#### Texto do documento:
┄┄┄┄┄┄┄┄┄┄┄┄┄┄┄┄┄┄┄┄

Jogamos

Análise: ToeJam & Earl: Back in The Groove (Multi) revisita a fórmula do clássico em grande estilo

Série revisita suas raízes rogue-lite no aguardado retorno da dupla de alienígenas descolados.


Produzido pelo HumaNature Studios sob coordenação do criador da franquia, Greg Johnson, a partir de uma campanha bem sucedida no Kickstarter, ToeJam & Earl: Back in the Groove (Multi) busca resgatar a jogabilidade e a atmosfera única de ToeJam & Earl (Mega Drive), clássico de 1991 que marcou época no Mega Drive. O quarto jogo da série revisita pela primeira vez a fórmula do título de estreia da franquia, que inovou em diversas frentes ao se tornar um dos primeiros a incorporar elementos de exploração randômica e jogabilidade cooperativa com tela divida em um console de mesa.


Retornar à exploração caótica, imprevisível e viciante dos labirintos cósmicos daquela que foi para muitos primeira experiência de elementos que anos mais tarde se convencionaria se chamar de "rogue-lite" era uma proposta tão irrecusável quanto arriscada. O quão bem teria envelhecido a fórmula do clássico nessas décadas que nos separam? Conseguiria a dupla garantir seu lugar na biblioteca cada vez mais ampla de títulos atuais com a mesma força que em seus dias de glória 16-bits?

┄┄┄┄┄┄┄┄┄┄┄┄┄┄┄┄┄┄┄┄

#### Listagem do exercício:
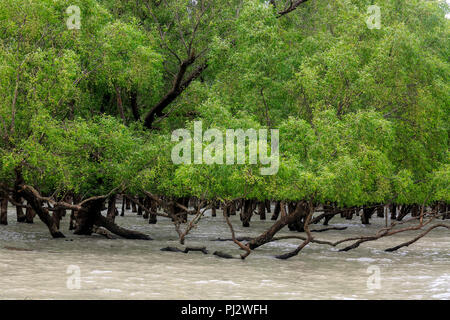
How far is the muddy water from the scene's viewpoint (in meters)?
14.2

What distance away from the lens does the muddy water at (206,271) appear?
14.2 meters

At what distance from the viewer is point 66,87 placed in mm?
20250

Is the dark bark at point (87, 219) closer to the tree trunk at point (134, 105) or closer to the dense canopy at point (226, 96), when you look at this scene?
the dense canopy at point (226, 96)

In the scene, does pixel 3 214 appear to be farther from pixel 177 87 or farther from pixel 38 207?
pixel 177 87

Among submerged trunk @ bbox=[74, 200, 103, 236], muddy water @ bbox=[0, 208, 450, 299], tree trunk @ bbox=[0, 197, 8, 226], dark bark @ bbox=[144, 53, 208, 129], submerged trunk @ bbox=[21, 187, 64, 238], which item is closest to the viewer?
muddy water @ bbox=[0, 208, 450, 299]

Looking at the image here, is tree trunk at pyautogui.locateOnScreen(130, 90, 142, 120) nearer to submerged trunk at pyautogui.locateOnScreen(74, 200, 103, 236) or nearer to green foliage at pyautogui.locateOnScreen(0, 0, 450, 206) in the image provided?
green foliage at pyautogui.locateOnScreen(0, 0, 450, 206)

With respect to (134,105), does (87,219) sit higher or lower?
lower

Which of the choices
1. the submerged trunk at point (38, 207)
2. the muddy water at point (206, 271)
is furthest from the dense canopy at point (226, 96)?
the muddy water at point (206, 271)

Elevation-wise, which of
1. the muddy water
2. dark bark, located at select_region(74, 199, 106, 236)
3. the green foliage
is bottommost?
the muddy water

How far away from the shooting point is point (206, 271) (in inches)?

┄┄┄┄┄┄┄┄┄┄┄┄┄┄┄┄┄┄┄┄

#### Instrução dada 1:
Responda com base na análise do jogo:
(a) Qual estúdio produziu ToeJam & Earl: Back in the Groove?
(b) Em que ano saiu o ToeJam & Earl clássico do Mega Drive?
(c) Que número ocupa Back in the Groove entre os jogos da série?
#### Instrução dada 2:
Reproduza sem alterações a listagem desde a linha que contém "What distance away" até o seu final.

#### Resultado do exercício 1:
(a) HumaNature Studios.
(b) 1991.
(c) É o quarto jogo da série.

#### Resultado do exercício 2:
What distance away from the lens does the muddy water at (206,271) appear?
14.2 meters

At what distance from the viewer is point 66,87 placed in mm?
20250

Is the dark bark at point (87, 219) closer to the tree trunk at point (134, 105) or closer to the dense canopy at point (226, 96), when you look at this scene?
the dense canopy at point (226, 96)

In the scene, does pixel 3 214 appear to be farther from pixel 177 87 or farther from pixel 38 207?
pixel 177 87

Among submerged trunk @ bbox=[74, 200, 103, 236], muddy water @ bbox=[0, 208, 450, 299], tree trunk @ bbox=[0, 197, 8, 226], dark bark @ bbox=[144, 53, 208, 129], submerged trunk @ bbox=[21, 187, 64, 238], which item is closest to the viewer?
muddy water @ bbox=[0, 208, 450, 299]

Looking at the image here, is tree trunk at pyautogui.locateOnScreen(130, 90, 142, 120) nearer to submerged trunk at pyautogui.locateOnScreen(74, 200, 103, 236) or nearer to green foliage at pyautogui.locateOnScreen(0, 0, 450, 206) in the image provided?
green foliage at pyautogui.locateOnScreen(0, 0, 450, 206)

With respect to (134,105), does (87,219) sit higher or lower?
lower

Which of the choices
1. the submerged trunk at point (38, 207)
2. the muddy water at point (206, 271)
is furthest from the dense canopy at point (226, 96)?
the muddy water at point (206, 271)

Elevation-wise, which of
1. the muddy water
2. dark bark, located at select_region(74, 199, 106, 236)
3. the green foliage
is bottommost?
the muddy water

How far away from the shooting point is point (206, 271) (in inches)?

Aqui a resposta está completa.